FIG. 3 is a timing diagram of multi-phase clock signals when the conventional DLL is in a normal lock state. FIG. 4 is a timing diagram of multi-phase clock signals when the conventional DLL is in a harmonic lock state (two cycles). FIG. 5 is a timing diagram of multi-phase clock signals when the conventional DLL is in another harmonic lock state (three cycles).
In FIGS. 3 to 5, the multi-phase clock signals include first to 14th delayed clock signals CLK1 to CLK14, and the 14th delayed clock signal becomes the feedback clock signal FEB obtained by finally delaying the reference clock signal REF. Arrows illustrated under the down signal DOWN indicate positive edges of the reference clock signal REF and the first to 14th delayed clocks CLK1 to CLK14. Here, the multi-phase clock signals including 14 delayed clock signals CLK1 to CLK14 was taken as an example, and phase differences between the respective arrows are equal to each other. Therefore, in a normal lock state as illustrated in FIG. 3, the phase difference corresponds to a value obtained by equally dividing one cycle 1T by 14. Furthermore, in the harmonic lock state of two cycles 2T as illustrated in FIG. 4, the phase difference corresponds to a value obtained by equally dividing two cycles 2T by 14. Furthermore, in the harmonic lock state of three cycles 3T as illustrated in FIG. 5, the phase difference corresponds to a value obtained by equaling dividing three cycles 3T by 14.

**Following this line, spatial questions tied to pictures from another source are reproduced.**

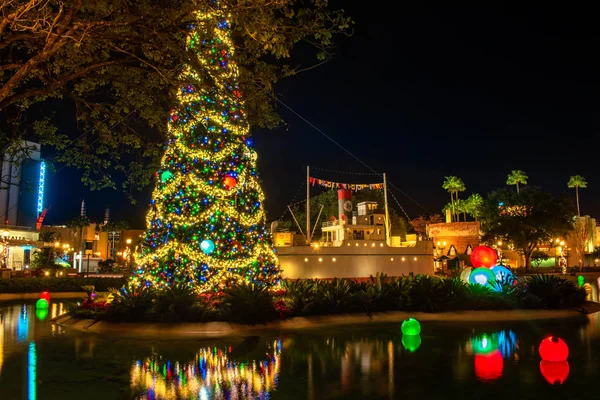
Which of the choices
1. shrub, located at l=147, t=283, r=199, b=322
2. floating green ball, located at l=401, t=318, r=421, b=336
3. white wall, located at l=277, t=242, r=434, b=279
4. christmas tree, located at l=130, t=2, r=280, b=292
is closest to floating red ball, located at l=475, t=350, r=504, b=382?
floating green ball, located at l=401, t=318, r=421, b=336

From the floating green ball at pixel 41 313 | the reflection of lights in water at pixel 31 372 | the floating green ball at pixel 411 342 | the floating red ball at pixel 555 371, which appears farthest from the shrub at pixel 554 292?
the floating green ball at pixel 41 313

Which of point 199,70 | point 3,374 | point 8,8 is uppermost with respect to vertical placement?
point 8,8

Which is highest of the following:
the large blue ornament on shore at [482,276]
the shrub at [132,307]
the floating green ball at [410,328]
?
the large blue ornament on shore at [482,276]

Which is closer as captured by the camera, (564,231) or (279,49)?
(279,49)

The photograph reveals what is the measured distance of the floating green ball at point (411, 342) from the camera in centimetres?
1120

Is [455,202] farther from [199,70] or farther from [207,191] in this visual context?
[199,70]

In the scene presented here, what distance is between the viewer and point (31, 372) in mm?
8891

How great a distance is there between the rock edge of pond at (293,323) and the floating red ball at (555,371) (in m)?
6.80

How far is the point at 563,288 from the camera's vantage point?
18531 mm

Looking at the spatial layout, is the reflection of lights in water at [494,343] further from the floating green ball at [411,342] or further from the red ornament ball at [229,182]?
the red ornament ball at [229,182]

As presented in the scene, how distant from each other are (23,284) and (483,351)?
2839 centimetres

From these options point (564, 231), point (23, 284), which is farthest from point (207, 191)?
point (564, 231)

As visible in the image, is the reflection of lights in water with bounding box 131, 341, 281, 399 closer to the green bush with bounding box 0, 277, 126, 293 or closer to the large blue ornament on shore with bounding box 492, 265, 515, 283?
the large blue ornament on shore with bounding box 492, 265, 515, 283

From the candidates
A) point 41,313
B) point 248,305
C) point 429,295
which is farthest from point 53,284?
point 429,295
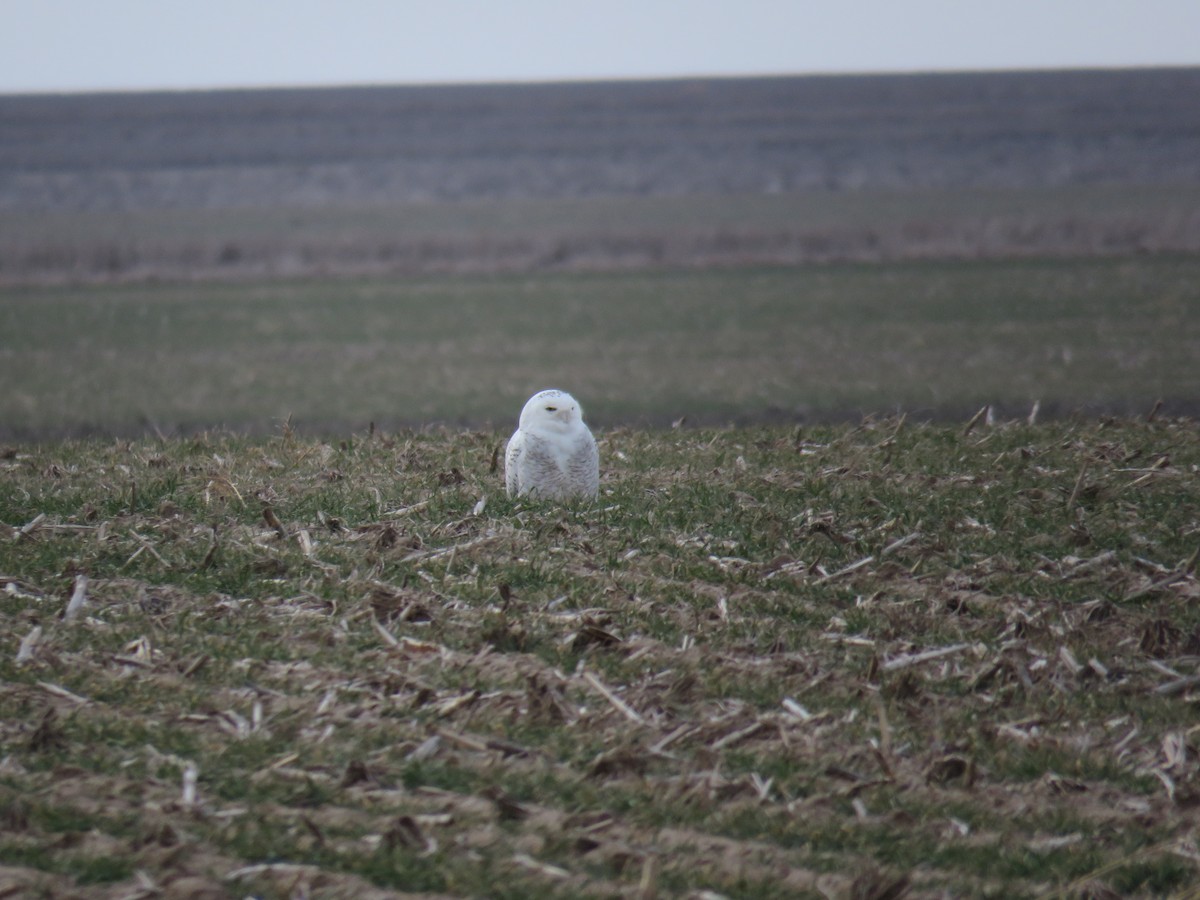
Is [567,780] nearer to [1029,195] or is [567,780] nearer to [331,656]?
[331,656]

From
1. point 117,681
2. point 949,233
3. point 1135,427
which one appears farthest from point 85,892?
point 949,233

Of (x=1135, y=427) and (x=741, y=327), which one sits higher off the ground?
(x=741, y=327)

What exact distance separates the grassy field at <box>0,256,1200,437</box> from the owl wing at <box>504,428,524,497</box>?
5.39m

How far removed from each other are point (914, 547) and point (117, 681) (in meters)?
3.74

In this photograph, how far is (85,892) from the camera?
3453 mm

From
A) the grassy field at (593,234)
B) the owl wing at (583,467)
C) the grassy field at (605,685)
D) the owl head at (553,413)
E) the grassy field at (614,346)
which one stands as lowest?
the grassy field at (605,685)

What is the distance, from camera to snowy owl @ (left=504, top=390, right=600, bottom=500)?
6.89m

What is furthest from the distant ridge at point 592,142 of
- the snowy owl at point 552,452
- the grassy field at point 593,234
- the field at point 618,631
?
the snowy owl at point 552,452

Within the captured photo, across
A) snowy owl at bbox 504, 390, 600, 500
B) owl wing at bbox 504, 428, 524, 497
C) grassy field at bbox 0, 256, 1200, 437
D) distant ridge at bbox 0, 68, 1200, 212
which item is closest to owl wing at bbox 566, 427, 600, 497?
snowy owl at bbox 504, 390, 600, 500

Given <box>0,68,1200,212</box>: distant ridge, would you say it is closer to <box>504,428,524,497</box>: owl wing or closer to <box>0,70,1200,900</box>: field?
<box>0,70,1200,900</box>: field

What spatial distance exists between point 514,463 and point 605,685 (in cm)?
240

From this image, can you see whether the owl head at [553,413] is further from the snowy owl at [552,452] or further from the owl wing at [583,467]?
the owl wing at [583,467]

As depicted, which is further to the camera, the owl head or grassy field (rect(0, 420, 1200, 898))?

Referring to FIGS. 3 to 5, the phases of the reference clock signal REF and the feedback clock signal FEB commonly coincide with each other in the normal lock state and the harmonic lock state of the conventional DLL. Therefore, the conventional DLL may determine that both of the normal lock state and the harmonic lock state are a normal lock state.
The stuck lock occurs when the DLL 30 operates in a direction to continuously reduce the delay time even though the delay time of the VCDL 34 has already approached the minimum delay time. As described above, the phase detector 31 compares an N-th positive edge of the reference clock signal REF to an (N−1)-th positive edge of the feedback clock signal FEB, and generates the phase difference signal UP/DOWN. When the phase detector 31 falsely compares the reference clock signal REF to the feedback clock signal FEB and generates a false phase difference signal UP/DOWN, the stuck lock state occurs. For example, suppose that the control voltage Vctrl already approaches a power supply voltage VDD in a DLL where the VCDL 34 has a minimum delay time. In this case, for a normal operation, the phase detector 31 must increase the delay time by generating the down signal DOWN to decrease the control voltage Vctrl. However, when the phase detector 31 falsely compares the reference clock signal REF to the feedback clock signal FEB and generates the up signal UP to increase the control voltage Vctrl, the DLL 30 falls in the stuck lock state where the DLL 30 does not operate, because the control voltage Vctrl already approaches the power supply voltage VDD which is the maximum voltage and is fixed to the power supply voltage VDD.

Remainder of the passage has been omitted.